Work item: Beginning with the line that holds "genus: Crocuta", copy each line to the end of the records exactly, except the pictures.

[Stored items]
-- Opening Marker --

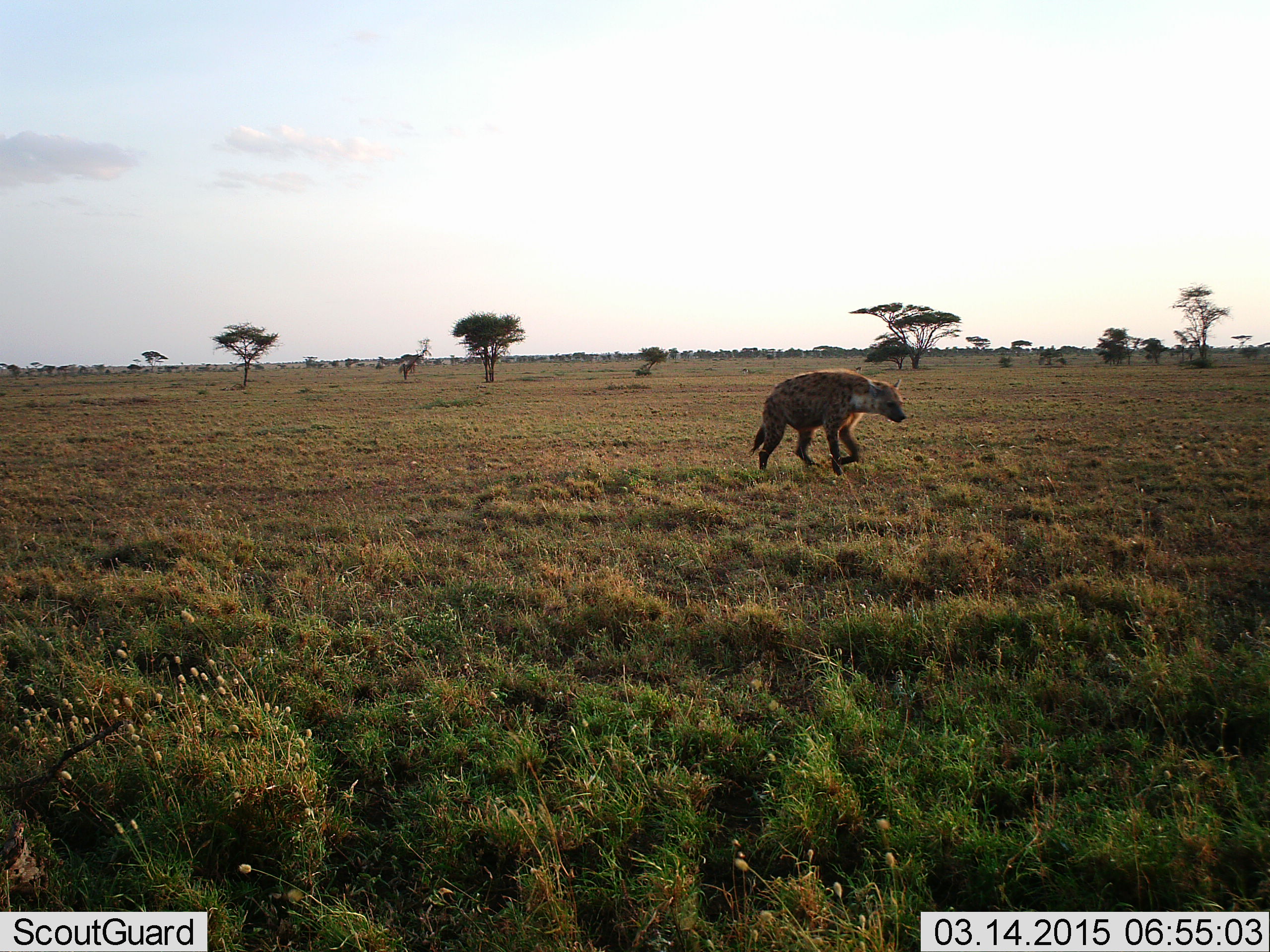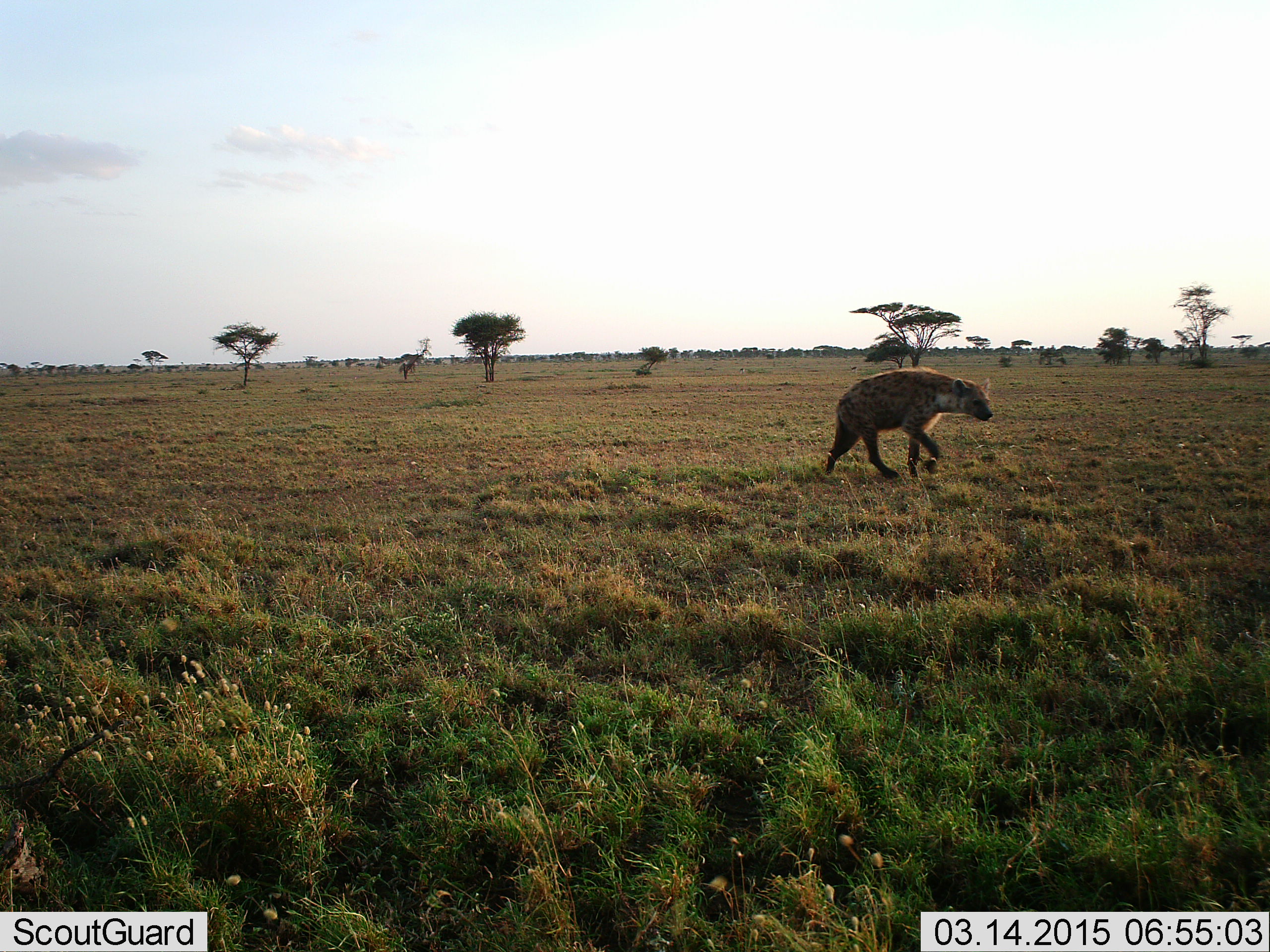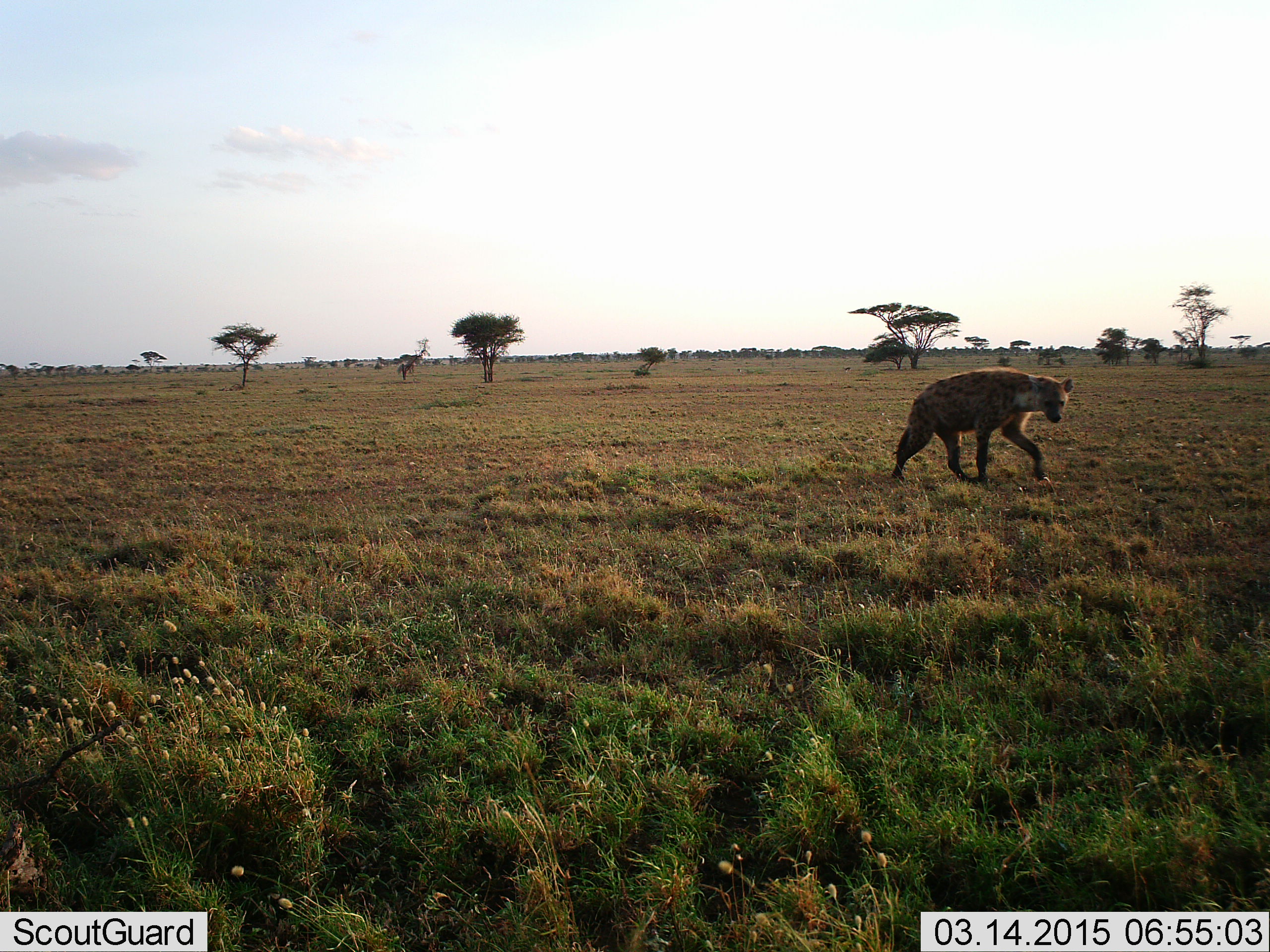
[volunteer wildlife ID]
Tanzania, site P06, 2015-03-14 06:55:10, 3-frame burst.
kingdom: Animalia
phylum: Chordata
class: Mammalia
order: Carnivora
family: Hyaenidae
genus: Crocuta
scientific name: Crocuta crocuta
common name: spotted hyena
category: hyenaspotted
Hyenaspotted (spotted hyena) (Crocuta crocuta), count 1. Behavior (volunteer vote fractions): standing 0%, resting 0%, moving 100%, interacting 0%. Young present (vote fraction): 0%. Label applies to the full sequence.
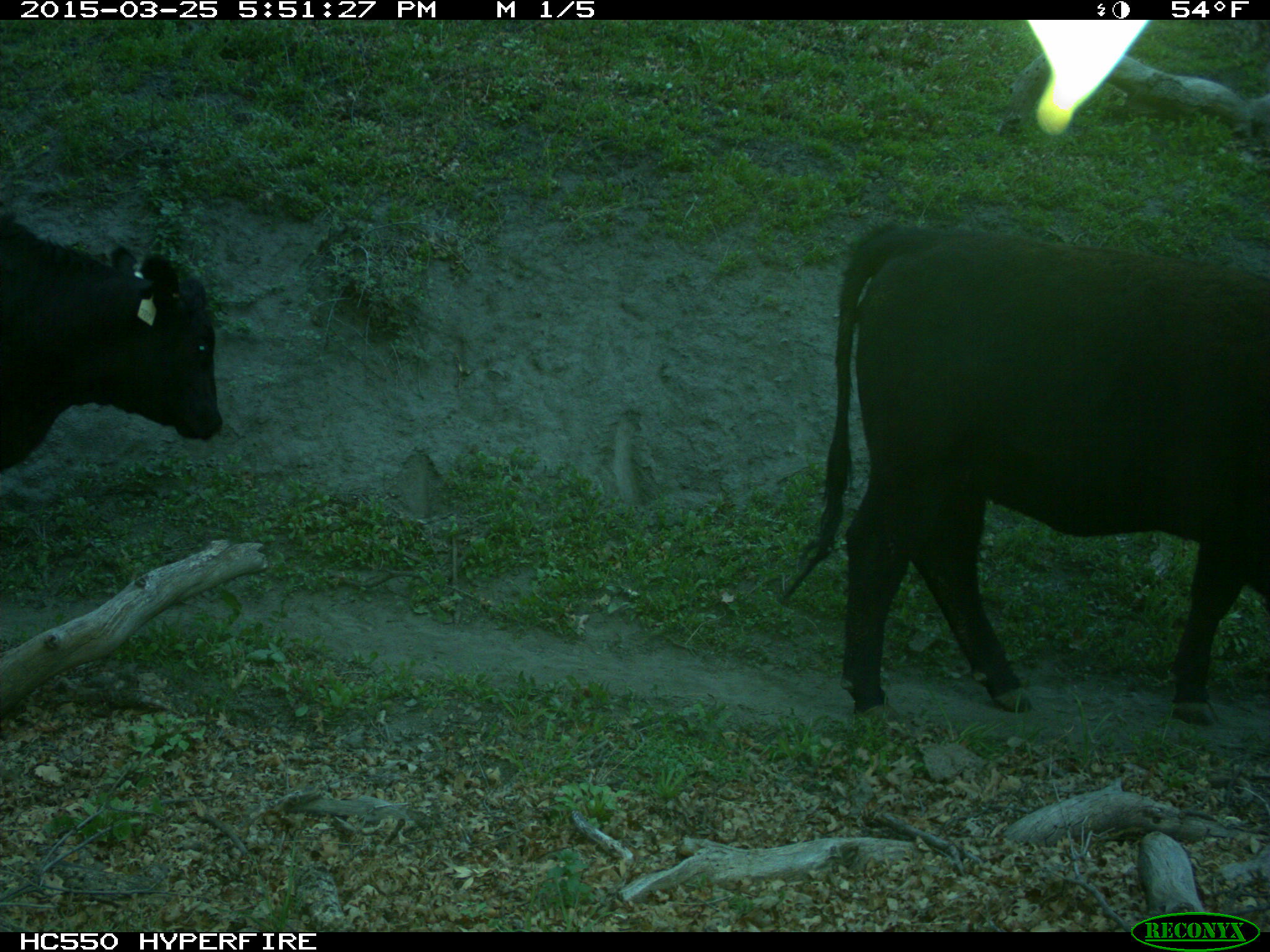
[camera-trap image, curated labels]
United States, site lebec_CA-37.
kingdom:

-- Closing Marker --

The completed task:
genus: Crocuta
scientific name: Crocuta crocuta
common name: spotted hyena
category: hyenaspotted
Hyenaspotted (spotted hyena) (Crocuta crocuta), count 1. Behavior (volunteer vote fractions): standing 0%, resting 0%, moving 100%, interacting 0%. Young present (vote fraction): 0%. Label applies to the full sequence.
[camera-trap image, curated labels]
United States, site lebec_CA-37.
kingdom:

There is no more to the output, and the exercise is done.